> **AIM**
Transcribe the following data verbatim, reproducing every line without any change.

> **GIVEN RECORDS**
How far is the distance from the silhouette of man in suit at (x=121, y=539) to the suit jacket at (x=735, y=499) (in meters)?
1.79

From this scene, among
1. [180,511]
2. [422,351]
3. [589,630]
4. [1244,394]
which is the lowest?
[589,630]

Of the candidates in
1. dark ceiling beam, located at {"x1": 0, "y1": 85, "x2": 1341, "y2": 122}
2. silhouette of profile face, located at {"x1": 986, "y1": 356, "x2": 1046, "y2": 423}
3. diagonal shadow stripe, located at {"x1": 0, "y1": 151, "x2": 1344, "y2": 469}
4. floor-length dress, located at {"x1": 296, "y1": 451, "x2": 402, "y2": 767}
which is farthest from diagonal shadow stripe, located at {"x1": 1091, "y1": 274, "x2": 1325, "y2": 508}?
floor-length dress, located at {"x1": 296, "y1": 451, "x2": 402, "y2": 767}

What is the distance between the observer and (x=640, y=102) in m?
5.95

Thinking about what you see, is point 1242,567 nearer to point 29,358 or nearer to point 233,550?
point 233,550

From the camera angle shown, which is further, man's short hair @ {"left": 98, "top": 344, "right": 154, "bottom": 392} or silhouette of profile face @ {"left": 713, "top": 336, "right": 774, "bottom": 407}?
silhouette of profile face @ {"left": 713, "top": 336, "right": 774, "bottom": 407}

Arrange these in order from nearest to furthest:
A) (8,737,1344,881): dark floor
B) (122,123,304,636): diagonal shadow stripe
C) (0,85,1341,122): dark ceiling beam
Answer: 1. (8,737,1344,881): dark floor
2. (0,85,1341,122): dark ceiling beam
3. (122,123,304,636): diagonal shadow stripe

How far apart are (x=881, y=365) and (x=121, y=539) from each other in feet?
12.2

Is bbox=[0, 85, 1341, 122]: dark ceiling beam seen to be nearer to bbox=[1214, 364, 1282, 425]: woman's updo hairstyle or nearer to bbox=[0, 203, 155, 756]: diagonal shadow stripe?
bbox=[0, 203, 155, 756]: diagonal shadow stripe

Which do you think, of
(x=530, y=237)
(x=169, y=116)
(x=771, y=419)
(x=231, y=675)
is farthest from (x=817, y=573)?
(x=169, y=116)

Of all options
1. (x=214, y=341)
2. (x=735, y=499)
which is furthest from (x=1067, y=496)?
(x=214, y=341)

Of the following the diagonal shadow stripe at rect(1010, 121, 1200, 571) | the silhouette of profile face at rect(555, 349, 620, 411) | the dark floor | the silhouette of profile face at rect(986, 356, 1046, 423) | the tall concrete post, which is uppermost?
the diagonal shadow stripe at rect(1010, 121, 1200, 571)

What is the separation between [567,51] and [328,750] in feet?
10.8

> **TASK OUTPUT**
How far is the distance from the silhouette of man in suit at (x=121, y=539) to the suit jacket at (x=735, y=499) (in meters)?
1.79

From this scene, among
1. [180,511]
2. [422,351]
3. [589,630]
4. [1244,394]
which is the lowest?
[589,630]

Of the candidates in
1. dark ceiling beam, located at {"x1": 0, "y1": 85, "x2": 1341, "y2": 122}
2. silhouette of profile face, located at {"x1": 986, "y1": 356, "x2": 1046, "y2": 423}
3. diagonal shadow stripe, located at {"x1": 0, "y1": 151, "x2": 1344, "y2": 469}
4. floor-length dress, located at {"x1": 296, "y1": 451, "x2": 402, "y2": 767}
which is farthest from diagonal shadow stripe, located at {"x1": 1091, "y1": 274, "x2": 1325, "y2": 508}?
floor-length dress, located at {"x1": 296, "y1": 451, "x2": 402, "y2": 767}

What is the distance between the observer and (x=640, y=102) in m?
5.95

Thinking about what you see, is point 1242,567 nearer to point 29,358 or nearer to point 233,550?
point 233,550

From the camera angle shown, which is further, man's short hair @ {"left": 98, "top": 344, "right": 154, "bottom": 392} or silhouette of profile face @ {"left": 713, "top": 336, "right": 774, "bottom": 407}?
silhouette of profile face @ {"left": 713, "top": 336, "right": 774, "bottom": 407}

Arrange these in order from nearest to furthest:
A) (8,737,1344,881): dark floor
B) (122,123,304,636): diagonal shadow stripe
C) (0,85,1341,122): dark ceiling beam
Answer: 1. (8,737,1344,881): dark floor
2. (0,85,1341,122): dark ceiling beam
3. (122,123,304,636): diagonal shadow stripe

How far apart are (x=881, y=365) and (x=121, y=539) from each other in feet?
12.2

Is bbox=[0, 85, 1341, 122]: dark ceiling beam seen to be nearer to bbox=[1214, 364, 1282, 425]: woman's updo hairstyle or nearer to bbox=[0, 203, 155, 756]: diagonal shadow stripe?
bbox=[0, 203, 155, 756]: diagonal shadow stripe

Which do you think, of
(x=530, y=237)
(x=169, y=116)
(x=771, y=419)
(x=231, y=675)
is farthest from (x=817, y=573)?
(x=169, y=116)

Of all options
1. (x=214, y=341)
2. (x=735, y=499)
which is furthest from (x=1067, y=496)?
(x=214, y=341)

Of the following the diagonal shadow stripe at rect(1010, 121, 1200, 571) | the silhouette of profile face at rect(555, 349, 620, 411) | the dark floor | the silhouette of profile face at rect(986, 356, 1046, 423) | the tall concrete post, which is uppermost?
the diagonal shadow stripe at rect(1010, 121, 1200, 571)

What is the separation between [567,51] and [328,750] in feet?
10.8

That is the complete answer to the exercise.